I remain concerned less with the problem of ideological diversity than with a lack of pedagogical diversity on campus. And, along these grounds, Harris had potential rebuttals to the Spectator editorial. Unlike, say, Michigan or UCLA, Columbia’s History Department has recognized the value of fields perceived as more “traditional”: it has a senior U.S. diplomatic historian, Anders Stephanson, and, until he became provost, housed the nation’s leading scholar of 20th century U.S. political history, Alan Brinkley. Or, Harris could have pointed to the scholarly quality of some of the department’s most outspoken leftists: few American historians have been more influential than Foner, while Mazower’s work on 20th century Europe has been widely commended.
Yet, after consulting with Foner, Harris raised neither of these points, and his defense of the department’s hiring practices increased rather than soothed concerns that factors other than intellectual merit are at play in Fayerweather Hall.
Harris began by saying it was possible that one or more of the 48 members of the department voted for George Bush in 2004. As he couldn’t identify even one History professor that did so, however, I’m not sure why this point helped his case.
The chairman then chastised the newspaper for not investigating “the political coloration of, say, the Business School.” I’d guess that most CU Business School professors are on the right. I’d also speculate that most faculty at Teachers’ College, the school of Social Work, and the Journalism School are on the left.

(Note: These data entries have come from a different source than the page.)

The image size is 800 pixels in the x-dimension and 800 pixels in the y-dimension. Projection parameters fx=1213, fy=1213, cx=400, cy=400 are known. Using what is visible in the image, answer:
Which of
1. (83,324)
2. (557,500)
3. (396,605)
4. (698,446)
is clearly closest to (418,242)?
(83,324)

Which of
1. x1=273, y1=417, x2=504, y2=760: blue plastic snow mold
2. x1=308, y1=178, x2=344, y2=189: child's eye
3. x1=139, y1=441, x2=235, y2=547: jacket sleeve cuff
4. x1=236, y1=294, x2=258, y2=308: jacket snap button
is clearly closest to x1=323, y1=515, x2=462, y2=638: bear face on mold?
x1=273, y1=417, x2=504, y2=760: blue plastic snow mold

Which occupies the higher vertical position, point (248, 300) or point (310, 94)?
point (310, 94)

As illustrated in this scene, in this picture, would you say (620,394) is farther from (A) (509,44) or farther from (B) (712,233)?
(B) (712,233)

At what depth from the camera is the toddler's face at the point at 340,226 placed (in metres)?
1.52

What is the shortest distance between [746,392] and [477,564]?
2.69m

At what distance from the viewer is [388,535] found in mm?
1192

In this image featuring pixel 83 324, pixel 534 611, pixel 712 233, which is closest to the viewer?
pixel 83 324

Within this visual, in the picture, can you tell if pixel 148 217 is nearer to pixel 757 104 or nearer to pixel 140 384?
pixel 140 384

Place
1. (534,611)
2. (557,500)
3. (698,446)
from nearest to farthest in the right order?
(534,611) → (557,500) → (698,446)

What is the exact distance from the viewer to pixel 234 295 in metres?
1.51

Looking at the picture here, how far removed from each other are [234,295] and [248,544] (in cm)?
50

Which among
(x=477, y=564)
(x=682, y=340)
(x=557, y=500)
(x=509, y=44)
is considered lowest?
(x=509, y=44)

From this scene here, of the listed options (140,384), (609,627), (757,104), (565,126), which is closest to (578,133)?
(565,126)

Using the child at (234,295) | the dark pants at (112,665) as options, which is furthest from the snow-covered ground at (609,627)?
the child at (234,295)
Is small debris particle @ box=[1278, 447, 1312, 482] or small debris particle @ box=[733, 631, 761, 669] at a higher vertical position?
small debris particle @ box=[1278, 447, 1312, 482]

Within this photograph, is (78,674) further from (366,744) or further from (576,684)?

Professional schools’ faculty tend to reflect the ideological mainstream of the profession for which they train. Is Harris really saying that the intellectual diversity of a History Department should be evaluated as if the department were a professional school rather than a component of a liberal arts college?
Finally, and most alarmingly, Harris wondered, “Is it possible that serious scholarly study of history tends to lead a person towards the left?” Yes, it is possible. It’s even more possible that those who believe that a link might exist between a person’s ideology and whether they are engaged in “serious scholarly study of history” can convince themselves, in the inherently subjective nature of the personnel process, that non-leftists who apply for positions have, for some reason, not produced high-quality history.
What makes such comments so depressing is that many institutions have situations far worse than Columbia—whose administration seems to understand why intellectual diversity matters, and whose History Department is more pedagogically diverse than at least some of its Ivy League counterparts (notably Princeton). So if someone like Harris can ponder about the connection between left-wing political beliefs and serious study of history while simultaneously claiming that no job candidate before his department has ever been subjected to an “implicit political test,” what can be expected at institutions whose administrations seem to desire an ideologically homogeneous faculty, or who don’t particularly care about having faculty of the intellectual quality of someone like Foner or Mazower?